Dr van Dijk says the three-step approach of getting wired, finding local talent to take the lead, and building local initiatives is increasingly seen as a model for development. Macha gets 1,000 visitors a year, including community representatives from all over the country and researchers from Zimbabwe and South Africa. The Zambian government now plans to replicate the "Macha miracle" at 100 other sites nationwide. Chief Chikanta, the traditional leader of an adjoining area which is about to receive a shipment of PCs from Computer Aid, believes the Macha model is a good one. "LinkNet lets the outside world know what life is like in Macha, and brings that world to people here," he says.
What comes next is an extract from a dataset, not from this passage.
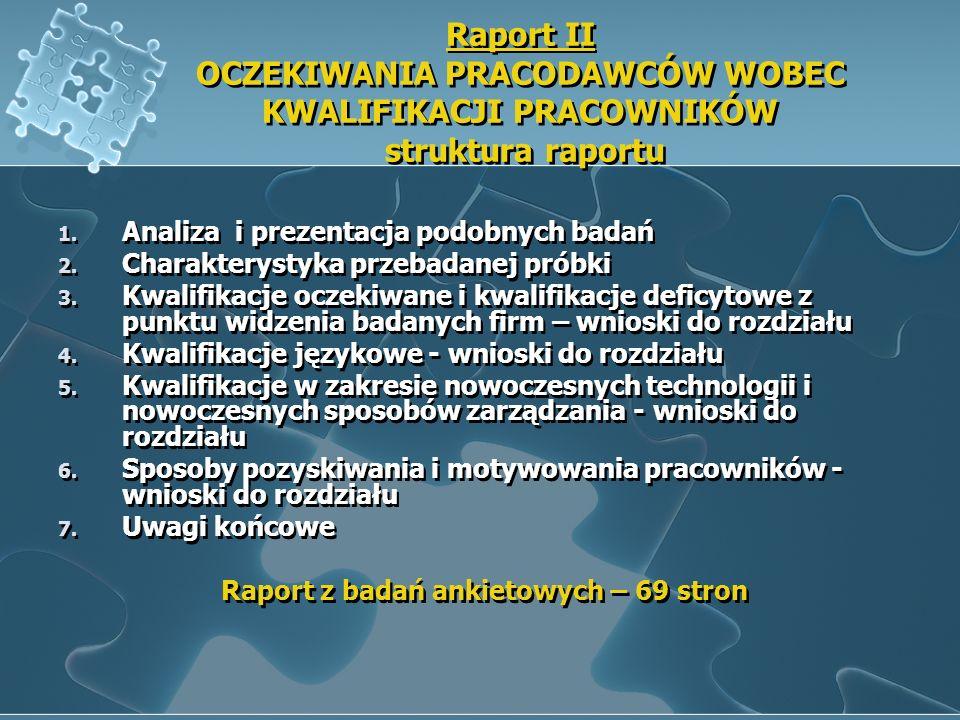 Raport II OCZEKIWANIA PRACODAWCÓW WOBEC KWALIFIKACJI PRACOWNIKÓW struktura raportu 1. Analiza i prezentacja podobnych badań 2. Charakterystyka przebad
As for the malaria that brought the outside world to Macha, that is almost completely defeated, with infections down 90 per cent and no children suffering from the disease in hospital over the holidays this year.

"She has worked herself out of a job," Mr van Stam jokes of his wife. "Now that there's no malaria, almost, there's nothing to clinically study, but they are looking at HIV and TB."

As for the shipping containers, they have been refitted with computer booths and inviting wooden doors to create some of Africa's first rural internet cafes.